Since the terrorist attacks of September 11, 2001, the best response to a smallpox attack has been the subject of vigorous debate.
The response plan drafted by the Centers for Disease Control and Prevention (CDC) and endorsed June 20 by the government's Advisory Committee on Immunization Practices endorses what is known as ring vaccination. This calls for isolation of confirmed smallpox cases and targeted vaccination of only those who have been in contact with infected individuals, with a mass vaccination effort to take place only if the initial vaccination and quarantine methods are unsuccessful.
That policy is highly controversial: The July 10 Wall Street Journal editorialized that Washington is stuck on a response that would result in the most people dying.
Yale School of Management expert Edward H. Kaplan, the William N. and Marie A. Beach Professor of Management Sciences & Professor of Public Health, teamed with colleagues from MIT's Sloan School and Operations Research Center to find a better way. The researchers used a mathematical model to compare a number of different vaccination strategies on disease spread and death resulting from a smallpox attack on a large urban center.
Parameters of this new mathematical model include the number of people initially infected, the transmission rate, the fraction of potential contacts named by infected individuals, and the resources available to track potential contacts and administer vaccinations.

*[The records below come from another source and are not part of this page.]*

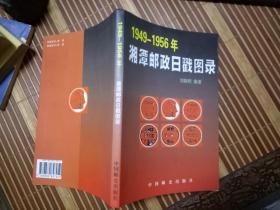 湘潭邮政日戳图录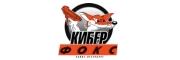 Центр лазерного боя «КиберФокс»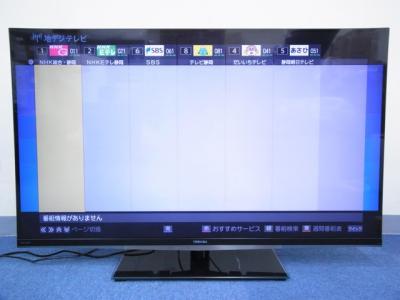 東芝 REGZA 42Z7 + THD-250T1A 液晶テレビ 42型 専用HDD付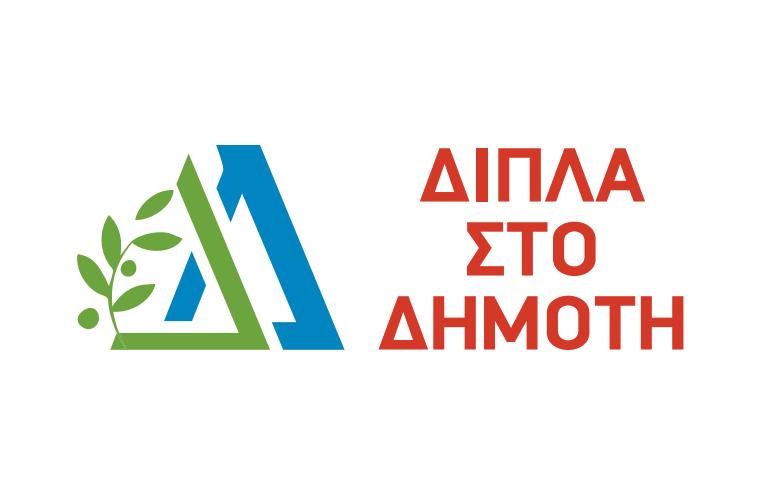 Κατέθεσε τον συνδυασμό του ο Παναγιώτης Καρβέλας για τον Δήμο Πύλου Νέστορος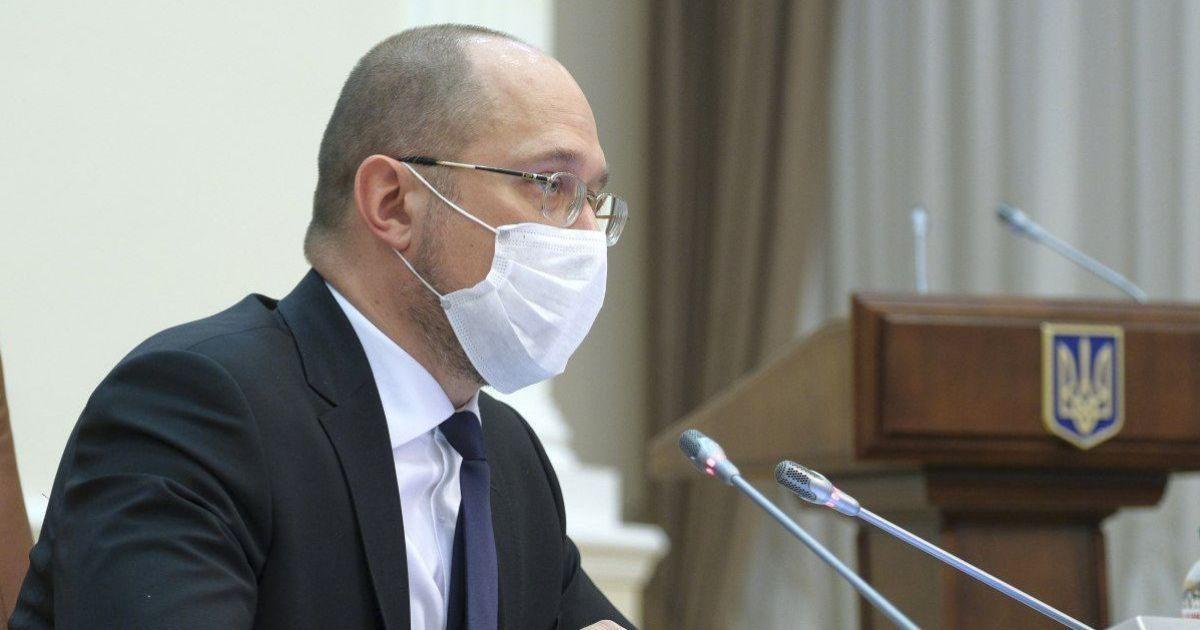 Шмигаль назвав суми, які виділені на боротьбу з COVID-19 і вакцинацію від коронавірусу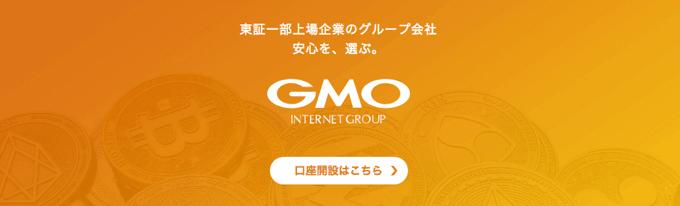 GMOコインの取引所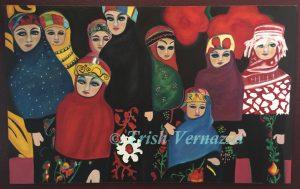 Trish Ethnic Dolls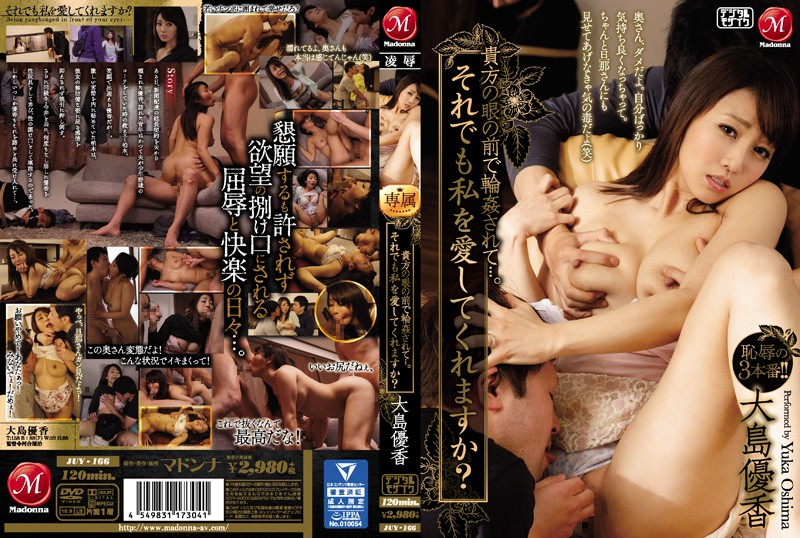 JUY-166 japanese jav My Love, I'm Being Gang Bang Fucked In Front Of You… Will You Still Love Me? Yuka Oshima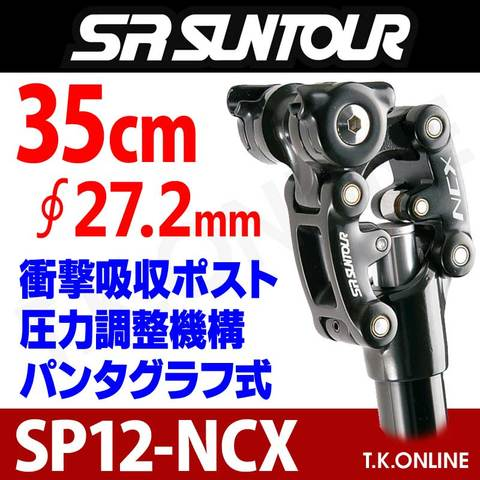 【衝撃吸収シートポスト・長さ350mm】SR SUNTOUR SP12-NCX 直径27.2mm【黒】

Under several scenarios, the model predicted that mass vaccination would stop the spread of infection faster and result in fewer deaths than targeted vaccination or the CDC plan. In fact, the ring-vaccination plan led to an estimated 4,120 additional deaths compared to a mass vaccination plan implemented from the beginning in a large attack on a city with ten million inhabitants.
Kaplan and his colleagues found that a pre-attack vaccination of a portion of the population lessened the gap between the different strategies.
According to Kaplan, these results suggest that unless a pre-attack vaccination is used to increase immunity within the population, a mass vaccination strategy should be seriously considered.